Das Bundeskabinett hat heute beschlossen, dass Banken in Notlage in Zukunft verstaatlicht werden können. Das Gesetz muss noch durch den Bundestag, aber das ist in Zeiten einer großen Koalition ja eher Formsache.

Die Aktionäre, Aktionärsschützer und die FDP gehen jetzt natürlich auf die Barrikaden, aber eine Enteignung in Deutschland ist auch immer mit einer Entschädigung verbunden.
Das ist doch eigentlich ein Glücksfall für die Eigentümer einer Pleitebank. Beim Beispiel Hypo Real Estate wurden inzwischen 100 Milliarden Euro staatliche Garantien geleistet, ansonsten wär die Bank längst pleite. D.h. der Steuerzahler hat den jetzigen Aktionären im Endeffekt einen riesigen Kredit eingeräumt. Hätte er dies nicht getan, wären die Papiere der Bank noch weniger wert, weil sie damit insolvent wäre. Würde man die Bank jetzt verstaatlichen und Entschädigungen zahlen, bekämen die Besitzer wenigstens überhaupt noch etwas.
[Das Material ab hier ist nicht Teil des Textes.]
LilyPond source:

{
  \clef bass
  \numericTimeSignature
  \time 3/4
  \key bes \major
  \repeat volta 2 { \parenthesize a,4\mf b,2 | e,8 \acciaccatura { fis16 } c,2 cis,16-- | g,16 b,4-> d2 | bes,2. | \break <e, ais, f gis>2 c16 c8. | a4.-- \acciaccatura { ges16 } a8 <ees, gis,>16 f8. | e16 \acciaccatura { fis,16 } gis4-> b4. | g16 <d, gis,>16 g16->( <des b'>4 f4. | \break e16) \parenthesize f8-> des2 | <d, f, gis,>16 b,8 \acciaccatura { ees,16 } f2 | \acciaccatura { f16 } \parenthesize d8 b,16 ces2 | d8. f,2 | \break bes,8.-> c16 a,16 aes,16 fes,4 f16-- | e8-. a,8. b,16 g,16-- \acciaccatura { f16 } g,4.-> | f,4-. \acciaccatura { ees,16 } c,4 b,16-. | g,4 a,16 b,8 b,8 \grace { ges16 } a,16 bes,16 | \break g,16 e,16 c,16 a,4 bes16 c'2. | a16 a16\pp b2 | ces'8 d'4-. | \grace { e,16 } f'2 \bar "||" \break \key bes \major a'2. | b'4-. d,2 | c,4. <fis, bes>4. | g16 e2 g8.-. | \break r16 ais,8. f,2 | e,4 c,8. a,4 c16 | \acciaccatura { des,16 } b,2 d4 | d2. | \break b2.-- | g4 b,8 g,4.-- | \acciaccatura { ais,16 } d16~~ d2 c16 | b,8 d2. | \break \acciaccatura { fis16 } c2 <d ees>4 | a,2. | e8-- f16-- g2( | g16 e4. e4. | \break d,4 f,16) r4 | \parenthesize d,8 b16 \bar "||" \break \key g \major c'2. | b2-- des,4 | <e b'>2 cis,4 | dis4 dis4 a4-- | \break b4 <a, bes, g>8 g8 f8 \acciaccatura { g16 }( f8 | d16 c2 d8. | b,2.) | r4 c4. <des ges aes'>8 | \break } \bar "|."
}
Wenn sich die Besitzer so darüber aufregen, muss man sich ja fast überlegen, ob man die Bank nicht doch pleite gehen lässt. Die öffentlich geäußerte Sorge des Staats gründet sich zu großen Teilen auf Pfandbriefen, denn die Hypo Real Estate ist die größte Pfandbriefbank. Pfandbriefe sind aber extrem gut mit Gegenwert abgesichert. Sie sind also nicht wirklich ein Problem.

Es ist schon eine interessante Frage, ob die Bankensanierung den Staat rettet oder erst recht gegen die Wand fährt. Notfalls kann man ja noch die Geldpressen anwerfen und die Inflation ankurbeln. Dann sind gleich alle europäischen Staaten wieder saniert.